Today, our private life, our work, and more generally data correctness are put at risk by web applications. This is already witnessed by a number of failures with dramatic consequences. For instance, in June 2011, a breach in Citibank's web portal exposed confidential data concerning 200 000 customer accounts. In March 2011, a failure in the GlobalPayment system exposed 1.5 million of credit card numbers. The frequency of such failures is increasing rapidly. In February 2013, 250 000 Tweeter accounts were compromised. In August 2013, global web traffic brutally fell 40% when Google was down for 11 minutes. In January 2014, the credit card details of 20 million South Koreans were stolen. 

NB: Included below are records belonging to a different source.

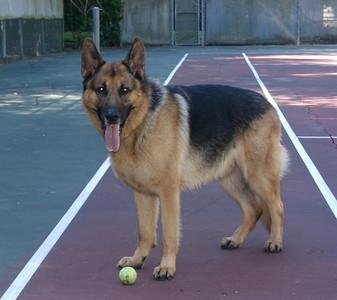 Ricki on the tennis court.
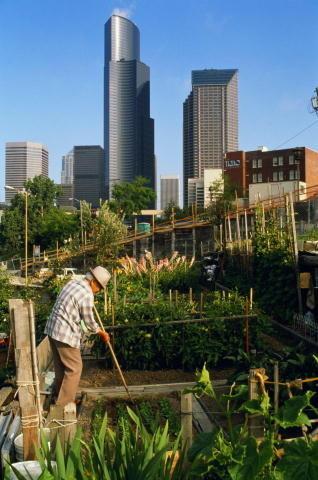 Mature Man Gardening in Allotment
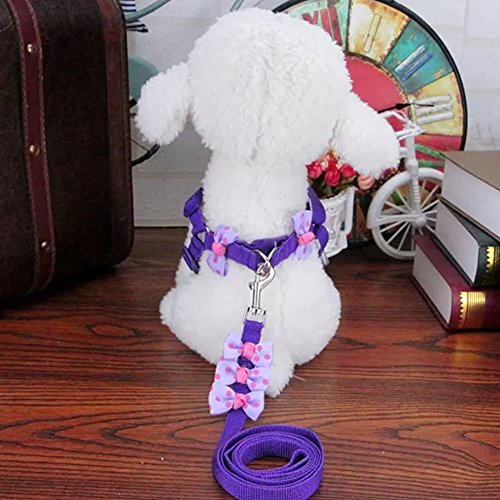 Stock Show Pet Adjustable Harness Nylon Strap Collar with Le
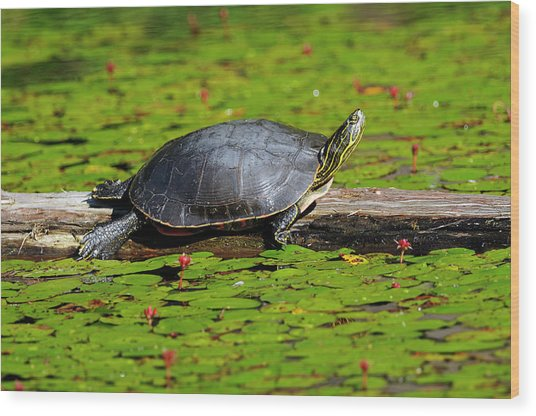 Painted Turtle On Log With Lily Pads Wood Print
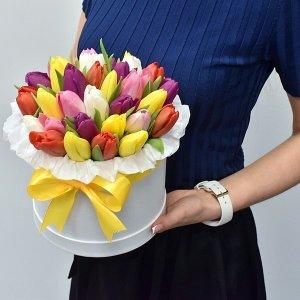 Įvairių spalvų tulpių dėžutė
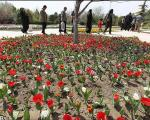 گزارش تصویری از باغ گلها در اصفهان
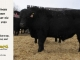 black-angus-bull-for-sale-5423_8463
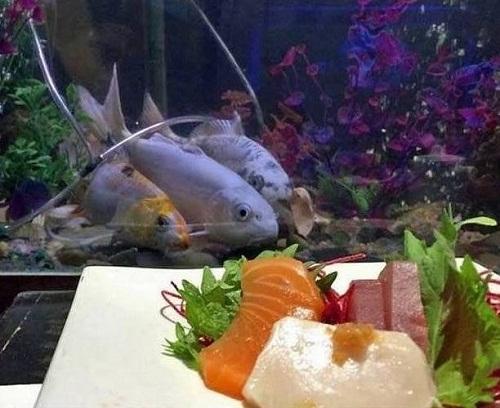 Phim kinh dị của loài cá.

By manipulating unprecedented volumes of data from unprecedentedly large numbers of users, web applications are reaching a criticality level that was never attained before. They are on the verge of becoming the critical applications of the twenty-first century. 
The aforementioned failures illustrate that considering web data as merely strings is insufficient as it exposes to vulnerabilities (e.g. code injection) and, more generally, it prevents accurate tracking and verification of data manipulations. Most existing approaches for program verification fail to extend to web applications, for a simple but fundamental reason: web applications process rich data structures in various forms: ordered trees (such as most webpages and XML documents), unordered nested records (such as JSON records), and graphs (such as social networks and sets of RDF triples). These structures emerged as flexible – and de facto – ways of representing data on the web. However, their richness, heterogeneity and coexistence inside a single application constitute important scientific obstacles for the development of analyses. 

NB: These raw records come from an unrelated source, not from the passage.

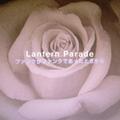 Lantern Parade / 『ファンクがファンクであったときから』 (ROSE 76/CD ALBUM)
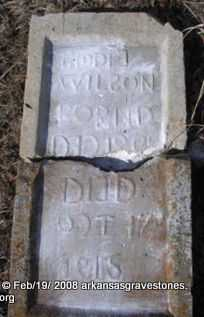WILSON, BIDDIE - Scott County, Arkansas | BIDDIE WILSON - Arkansas Gravestone Photos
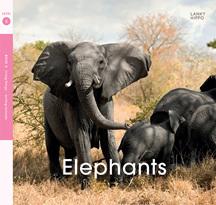 Lanky Hippo: Elephants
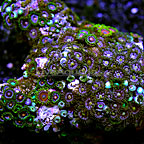 Combo Colony Polyp Rock Zoanthus Vietnam  (click for more detail)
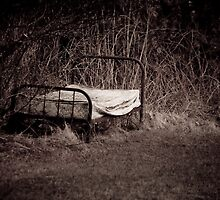 Nature's Bed by Charles Plant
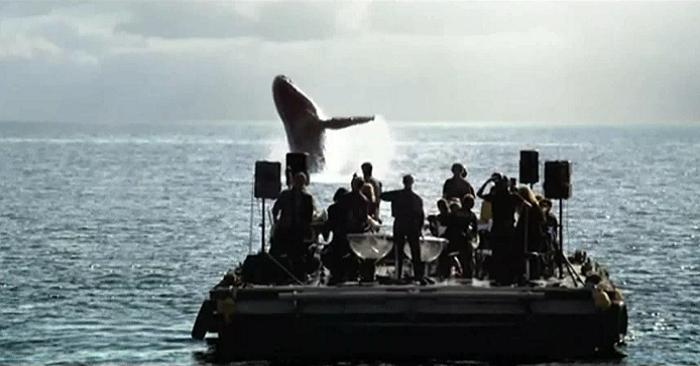 orquesta toca una canción para las ballenas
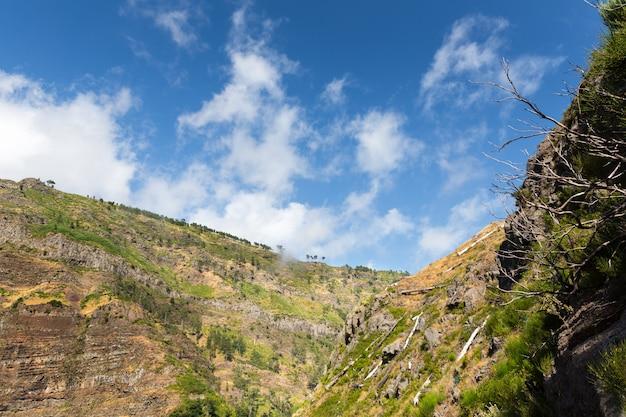 Canyon di montagna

My research seeks to address this challenge by building novel theoretical foundations and practical tools for the static analysis of the source codes of web applications. Their purpose is to automatically detect defects, or otherwise prove guarantees such as the absence of errors and undesired behaviours. The overall objective is to open up new horizons for the development of science towards a web of trust, and to obtain concrete tools capable of verifying and optimising real-world applications that process web data. 
Talk Outline 
A first part of this talk will be dedicated to preliminary insights on the tree logic that I have been designing and implementing for the purpose of reasoning with web data structures. The developed logical solver is now used as the essential component in many practical applications and independent research works conducted worldwide. In a second part of this talk, I will review some of these applications, before detailing four of them that I have been investigating. These contributions illustrate different facets of web applications: impact of rapid evolution of schemas, subtyping for rich type algebras, verification of layouts for any generated web page, and containment for expressive queries. I will finally draw perspectives for further research in the area.